==== Listed records
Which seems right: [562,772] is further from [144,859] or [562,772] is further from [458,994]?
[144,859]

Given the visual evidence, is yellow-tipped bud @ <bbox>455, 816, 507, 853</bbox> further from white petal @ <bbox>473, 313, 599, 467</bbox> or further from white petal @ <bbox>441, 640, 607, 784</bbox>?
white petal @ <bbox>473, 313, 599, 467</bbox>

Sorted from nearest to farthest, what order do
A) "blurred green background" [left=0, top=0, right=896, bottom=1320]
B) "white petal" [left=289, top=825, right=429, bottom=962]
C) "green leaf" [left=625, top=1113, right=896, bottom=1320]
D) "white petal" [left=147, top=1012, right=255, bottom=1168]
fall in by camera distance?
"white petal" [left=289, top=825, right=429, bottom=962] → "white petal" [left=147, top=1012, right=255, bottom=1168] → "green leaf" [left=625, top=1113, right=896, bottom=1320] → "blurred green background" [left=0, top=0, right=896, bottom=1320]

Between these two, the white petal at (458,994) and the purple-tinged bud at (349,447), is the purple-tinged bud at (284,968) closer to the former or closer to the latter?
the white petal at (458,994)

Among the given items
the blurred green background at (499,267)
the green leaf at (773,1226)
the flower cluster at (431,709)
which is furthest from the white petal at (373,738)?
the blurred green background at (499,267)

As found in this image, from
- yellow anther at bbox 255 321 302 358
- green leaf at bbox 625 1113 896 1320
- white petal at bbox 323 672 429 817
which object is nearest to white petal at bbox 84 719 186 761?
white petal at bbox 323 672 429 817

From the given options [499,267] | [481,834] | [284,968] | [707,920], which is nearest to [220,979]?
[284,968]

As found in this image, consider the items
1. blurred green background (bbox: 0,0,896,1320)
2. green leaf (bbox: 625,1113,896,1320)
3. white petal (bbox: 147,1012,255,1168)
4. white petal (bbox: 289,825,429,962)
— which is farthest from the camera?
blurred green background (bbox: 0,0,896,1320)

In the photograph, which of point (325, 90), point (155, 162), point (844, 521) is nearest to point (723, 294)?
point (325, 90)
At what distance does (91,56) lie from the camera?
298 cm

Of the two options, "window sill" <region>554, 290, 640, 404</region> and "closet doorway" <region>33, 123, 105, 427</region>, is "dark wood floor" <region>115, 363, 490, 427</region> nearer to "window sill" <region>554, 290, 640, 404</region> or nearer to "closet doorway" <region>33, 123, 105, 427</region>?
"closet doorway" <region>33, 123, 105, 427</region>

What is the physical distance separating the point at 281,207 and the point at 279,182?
========
• Task directions
Write out all of the lines above again, changing "purple-tinged bud" to "lilac bud" everywhere it occurs and keeping everything else the same.

• Solution for this exercise
Which seems right: [562,772] is further from [144,859] or [562,772] is further from [458,994]?
[144,859]

Given the visual evidence, is yellow-tipped bud @ <bbox>455, 816, 507, 853</bbox> further from white petal @ <bbox>473, 313, 599, 467</bbox> or further from white petal @ <bbox>441, 640, 607, 784</bbox>?
white petal @ <bbox>473, 313, 599, 467</bbox>

Sorted from nearest to farthest, what order do
A) "blurred green background" [left=0, top=0, right=896, bottom=1320]
B) "white petal" [left=289, top=825, right=429, bottom=962]
C) "green leaf" [left=625, top=1113, right=896, bottom=1320]
D) "white petal" [left=147, top=1012, right=255, bottom=1168]
fall in by camera distance?
"white petal" [left=289, top=825, right=429, bottom=962] → "white petal" [left=147, top=1012, right=255, bottom=1168] → "green leaf" [left=625, top=1113, right=896, bottom=1320] → "blurred green background" [left=0, top=0, right=896, bottom=1320]

Between these two, the white petal at (458,994) and the lilac bud at (349,447), is the lilac bud at (284,968) closer to the former or closer to the latter?
the white petal at (458,994)

Among the given items
the blurred green background at (499,267)
the green leaf at (773,1226)
the flower cluster at (431,709)
which is furthest from the white petal at (373,738)?
the blurred green background at (499,267)

As found in this image, from
- yellow anther at bbox 255 321 302 358
- green leaf at bbox 625 1113 896 1320
- white petal at bbox 323 672 429 817
which object is nearest to white petal at bbox 84 719 186 761?
white petal at bbox 323 672 429 817

From the given options [499,267] | [481,834] | [284,968] | [707,920], which is nearest to [220,979]?
[284,968]

As found in this image, consider the items
1. blurred green background (bbox: 0,0,896,1320)
2. green leaf (bbox: 625,1113,896,1320)
3. white petal (bbox: 147,1012,255,1168)
4. white petal (bbox: 289,825,429,962)
— which is farthest from the camera?
blurred green background (bbox: 0,0,896,1320)

In the photograph, which of point (325, 90), point (155, 162), point (844, 521) is nearest to point (723, 294)?
point (325, 90)
At what distance does (91,56) lie from the camera?
298 cm

Of the two options, "window sill" <region>554, 290, 640, 404</region> and "closet doorway" <region>33, 123, 105, 427</region>, is "dark wood floor" <region>115, 363, 490, 427</region> nearer to "window sill" <region>554, 290, 640, 404</region> or nearer to "closet doorway" <region>33, 123, 105, 427</region>?
"closet doorway" <region>33, 123, 105, 427</region>

What is the physical distance separating the point at 281,207 and the point at 279,182?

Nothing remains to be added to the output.